- To be done -
1 - Which countries does the review of the 2018 Digital Rights Africa report list as places where internet shutdowns occurred?
2 - According to the digital rights report review, which bill was passed into law in Nigeria after civil society worked with the legislature?
3 - Pick up the review of the digital rights report after its last sentence and keep writing.

- Excerpt provided -
[start]

Gideon Sarpong reviews the 2018 Digital Rights Africa report

A review of the 2018 Digital Rights Africa report published by Paradigm Initiative. This review was originally presented to the Paradigm Initiative.

The 2018 Digital Rights Africa report focused on the main theme,“Legislating Restrictions:How African Governments Use Repressive Laws.” The report although restricted to only eight countries in Africa was very thorough with disturbing examples of several instances where some governments have adopted repressive legislation to abuse the digital rights of its citizens.

The first part of the report was divided into two sections. The first section focused on the increasing rate of internet shutdowns by repressive governments across the continent. An important take in this section had to do with the relationship between dictatorial nations on the continent and their propensity to stifle critical speech by placing restrictions within the digital space.

A list of countries where there were internet shutdowns; Ethiopia, Mali, DR Congo, Sierra Leone, Chad and Cameroon can all be described as struggling and or undemocratic States with very weak institutions and checks and balances. This demonstrates that any effort to promote digital rights in Africa must also focus on deepening democracy in these countries.

The second section of the first part also focused on the role of civil society in mitigating the increasing attempts by some governments on the continent to stifle digital rights. An important point highlighted in this section had to do with, “building bridges of understanding between civil society organisations and legislators towards improving the legal framework around digital rights in Africa.”

Although highlighted, I think it is still important to underscore the successful story of civil society partnerships with the legislature in Nigeria resulting in the passage of the Digital Rights and Freedom Bill into law. This could serve as a model for study and adoption by other civil society actors in other African countries.

While the role of civil society cannot be underestimated in promoting digital rights in Africa, I believe this section should have also highlighted the important role the media plays in driving the conversation, educating the public and influencing the needed positive and progressive change we all want to see in the digital space across the continent.

The second part of this report focused on the profiles of eight countries and the general outlook of their digital rights eco system. These countries were: Nigeria, Uganda, Cameroon, Tanzania, Egypt, Morocco, DR Congo and Benin.

This section is very informative because it didn’t only highlight the demographics of the countries listed above but linked their demographics to its internet and mobile telephony penetration, digital communication and the digital rights status.

[end]

Dataset excerpt:
[start]

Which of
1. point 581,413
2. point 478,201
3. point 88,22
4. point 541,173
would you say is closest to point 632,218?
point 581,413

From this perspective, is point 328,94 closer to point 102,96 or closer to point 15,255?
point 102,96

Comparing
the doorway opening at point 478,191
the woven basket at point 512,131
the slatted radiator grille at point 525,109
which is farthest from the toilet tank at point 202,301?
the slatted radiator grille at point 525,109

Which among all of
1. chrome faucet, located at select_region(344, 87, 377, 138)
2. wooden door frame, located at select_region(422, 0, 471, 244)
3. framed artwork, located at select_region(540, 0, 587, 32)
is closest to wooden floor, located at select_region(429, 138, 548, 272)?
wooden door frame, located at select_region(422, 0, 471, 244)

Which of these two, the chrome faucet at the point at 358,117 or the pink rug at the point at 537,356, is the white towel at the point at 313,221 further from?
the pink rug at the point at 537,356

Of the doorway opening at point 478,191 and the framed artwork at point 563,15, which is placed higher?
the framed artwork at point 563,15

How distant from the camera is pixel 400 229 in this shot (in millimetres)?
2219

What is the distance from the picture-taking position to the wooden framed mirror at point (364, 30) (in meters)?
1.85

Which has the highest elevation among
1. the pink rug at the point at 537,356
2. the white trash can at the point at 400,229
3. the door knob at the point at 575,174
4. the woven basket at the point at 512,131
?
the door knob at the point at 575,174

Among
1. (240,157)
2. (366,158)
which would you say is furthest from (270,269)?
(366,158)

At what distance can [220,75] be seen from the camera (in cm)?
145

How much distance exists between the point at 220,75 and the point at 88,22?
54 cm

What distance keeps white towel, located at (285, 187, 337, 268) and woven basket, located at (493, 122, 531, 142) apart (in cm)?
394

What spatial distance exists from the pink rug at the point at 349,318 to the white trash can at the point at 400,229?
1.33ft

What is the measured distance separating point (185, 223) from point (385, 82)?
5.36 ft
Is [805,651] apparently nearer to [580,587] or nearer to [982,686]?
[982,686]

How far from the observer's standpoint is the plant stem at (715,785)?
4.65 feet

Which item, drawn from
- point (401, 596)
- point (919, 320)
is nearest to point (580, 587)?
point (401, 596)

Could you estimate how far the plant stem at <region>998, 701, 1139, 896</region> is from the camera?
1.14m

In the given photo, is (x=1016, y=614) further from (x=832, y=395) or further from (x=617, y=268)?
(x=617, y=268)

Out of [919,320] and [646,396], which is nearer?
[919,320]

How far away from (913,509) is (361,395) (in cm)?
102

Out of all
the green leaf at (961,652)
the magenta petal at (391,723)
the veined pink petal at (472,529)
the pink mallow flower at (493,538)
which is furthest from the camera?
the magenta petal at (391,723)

[end]

- Results in order -
1 - Ethiopia, Mali, DR Congo, Sierra Leone, Chad and Cameroon.

2 - The Digital Rights and Freedom Bill.

3 -
This section is particularly important because it highlighted several instances where the legal regime was abused by state actors to oppress journalists, activists and members of civil society organisations.

The organization of this section beginning with the demography of each nation, its internet/digital communication eco system and its digital rights status including abuses by state actors gives readers a broader understanding and provides a better context to the challenges confronting the continent when it comes to digital rights.

How can the report be improved?

The 2018 Digital Rights Africa report gives a general overview of the digital rights status of eight countries on the continent.

The report excluded a number of important themes within the digital rights eco system which I think when added would make it more inclusive as well as reflect the broader themes of digital rights in Africa.

Future reports could highlight issues about digital inclusion with the ultimate goal to provide a document which assesses the various elements and policies which can improve access to equitable opportunities in a digital space. Digital Inclusion is about both identifying those with less or no access to the Internet (e.g. underserved communities, marginalized groups, the minorities, people with disabilities or people lacking digital literacy) and it is about activities related to the achievement of an inclusive information society.

A future version of the report could also address the broader issue of data governance. The generation, collection, storage, transfer and processing of data (including personally identifiable data) have enabled new social, cultural, and economic opportunities than ever previously imagined. At the same time, the massive collection, transfer  and processing of data (in particular through the application of algorithms/AI/machine learning) by public as well as private entities pose challenges around privacy, freedom of expression and the exercise of other human rights. Future reports reflecting approaches to ensure the development of human-centric data governance frameworks around the continent would add a very important dimension to the digital rights discussion in Africa.

Finally, the introduction of a unified gauge and ranking system which will track digital rights across the continent based on key digital right indicators will be a sure way to drive interest in the performance of countries when it comes to digital rights in Africa.

This model could also serve basis to put pressure on repressive regimes around the continent who abuse the digital rights of its citizens. This ranking could also be used to encourage countries which are performing very well to serve as model for other nations.

The full report can be accessed here.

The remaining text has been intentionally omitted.